打力を備えた捕手は伝統の系譜だ。楽天新人合同自主トレ第2クール3日目の19日、ドラフト4位の堀内謙伍捕手(18=静岡)が、走攻守でアピールした。同期のオコエらと出場した昨年のU-18W杯では打率4割3分8厘、5打点と暴れ、捕手ベストナインに選ばれた素材。マシン打撃では直球、カーブを的確にミートし、二塁へのスローイングは迅速、かつ正確。ダッシュでもオコエと張るスピードを披露した。

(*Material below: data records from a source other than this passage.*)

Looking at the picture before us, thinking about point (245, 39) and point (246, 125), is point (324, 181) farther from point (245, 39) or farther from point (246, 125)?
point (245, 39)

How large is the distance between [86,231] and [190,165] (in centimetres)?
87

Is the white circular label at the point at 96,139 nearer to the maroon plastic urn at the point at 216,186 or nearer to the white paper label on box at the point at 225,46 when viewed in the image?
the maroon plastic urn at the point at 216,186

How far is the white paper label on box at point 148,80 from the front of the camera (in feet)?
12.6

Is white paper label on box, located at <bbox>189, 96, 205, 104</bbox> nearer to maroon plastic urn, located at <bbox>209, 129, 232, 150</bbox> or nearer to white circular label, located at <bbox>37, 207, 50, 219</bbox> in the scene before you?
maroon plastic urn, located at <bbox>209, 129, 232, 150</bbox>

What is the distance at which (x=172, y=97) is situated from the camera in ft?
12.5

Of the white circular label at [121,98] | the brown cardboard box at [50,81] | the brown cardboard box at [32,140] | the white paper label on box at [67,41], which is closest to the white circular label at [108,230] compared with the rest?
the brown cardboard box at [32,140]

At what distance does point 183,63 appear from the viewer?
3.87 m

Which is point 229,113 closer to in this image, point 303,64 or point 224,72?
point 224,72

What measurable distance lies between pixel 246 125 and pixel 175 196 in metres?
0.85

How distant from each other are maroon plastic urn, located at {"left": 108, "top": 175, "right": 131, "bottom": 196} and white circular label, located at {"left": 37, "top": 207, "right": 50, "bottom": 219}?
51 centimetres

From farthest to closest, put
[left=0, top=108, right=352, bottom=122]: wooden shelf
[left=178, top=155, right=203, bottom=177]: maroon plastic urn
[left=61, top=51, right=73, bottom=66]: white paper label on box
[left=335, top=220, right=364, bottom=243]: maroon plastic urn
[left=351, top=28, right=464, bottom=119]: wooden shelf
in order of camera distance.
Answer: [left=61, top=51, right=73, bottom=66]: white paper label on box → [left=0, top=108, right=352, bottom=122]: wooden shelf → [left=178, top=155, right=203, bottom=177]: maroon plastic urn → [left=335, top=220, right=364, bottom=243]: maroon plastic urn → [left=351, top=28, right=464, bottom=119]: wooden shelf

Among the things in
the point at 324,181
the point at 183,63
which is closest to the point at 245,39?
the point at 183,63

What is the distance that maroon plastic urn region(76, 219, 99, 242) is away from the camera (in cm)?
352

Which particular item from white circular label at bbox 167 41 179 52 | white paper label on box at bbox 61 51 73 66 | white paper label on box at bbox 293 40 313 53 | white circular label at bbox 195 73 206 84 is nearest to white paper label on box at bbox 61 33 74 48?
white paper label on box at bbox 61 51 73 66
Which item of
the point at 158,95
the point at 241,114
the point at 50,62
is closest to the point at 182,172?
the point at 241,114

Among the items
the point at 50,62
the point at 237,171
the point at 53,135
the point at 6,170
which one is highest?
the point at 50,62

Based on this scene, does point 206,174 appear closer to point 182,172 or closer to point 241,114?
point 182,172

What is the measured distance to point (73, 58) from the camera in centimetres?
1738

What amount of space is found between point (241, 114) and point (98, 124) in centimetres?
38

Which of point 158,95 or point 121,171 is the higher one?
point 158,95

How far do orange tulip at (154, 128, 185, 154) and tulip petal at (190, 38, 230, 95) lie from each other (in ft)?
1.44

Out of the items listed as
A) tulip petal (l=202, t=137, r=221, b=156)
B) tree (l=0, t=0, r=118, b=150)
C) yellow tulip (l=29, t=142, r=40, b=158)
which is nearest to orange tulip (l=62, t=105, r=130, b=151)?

 原石を磨く。堀内は芯を食ったメープル素材特有の高い反発音を、コボスタ宮城の室内に響かせた。900グラム、85センチのバットを巧みに操った。ミート率と打球の強さは、ルーキーの中でも際立った。「体の内側からバットを出すことを、一番大切にしています。極端に言えば、どんなに窮屈な内角も反対方向に打ち返すイメージで振っています」と言った。理想は西武のヒットマン秋山。「高校時代から振っていた」茶色の相棒は、芯の付近が白く変色していた。

 1球を大切にするキャッチボールにも好感が持てた。「いつも捕りやすいボールを投げる。スローイングは、右足に体重をしっかり乗せることを意識しています」。走者の足が入る場所へ、ピンポイントで放る制球力は「自信のある部分」。1日を通してセンスがあふれ出た。05年の銀次、06年の嶋、11年の岡島。シュアな打撃が武器の捕手で入団し、ドラフトの目玉でなくともチームの軸まで成長した。練習を見た平石2軍監督は「資質がある。1年戦える体力を」と求めた。楽天の若駒はオコエだけじゃない。【宮下敬至】

 ◆楽天の左打ち元捕手 銀次は05年高校生ドラフト3巡目で入団。打力を生かすため09年秋に内野に転向すると、13年には打率リーグ4位、14年は同2位に入った。岡島は11年ドラフト4位で入団。13年のシーズン途中に星野監督に直訴して外野に挑戦した。1番に定着すると、翌年から外野手登録に変更。楽天では外野手だった礒部は、近鉄入団時から01年まで捕手登録だった。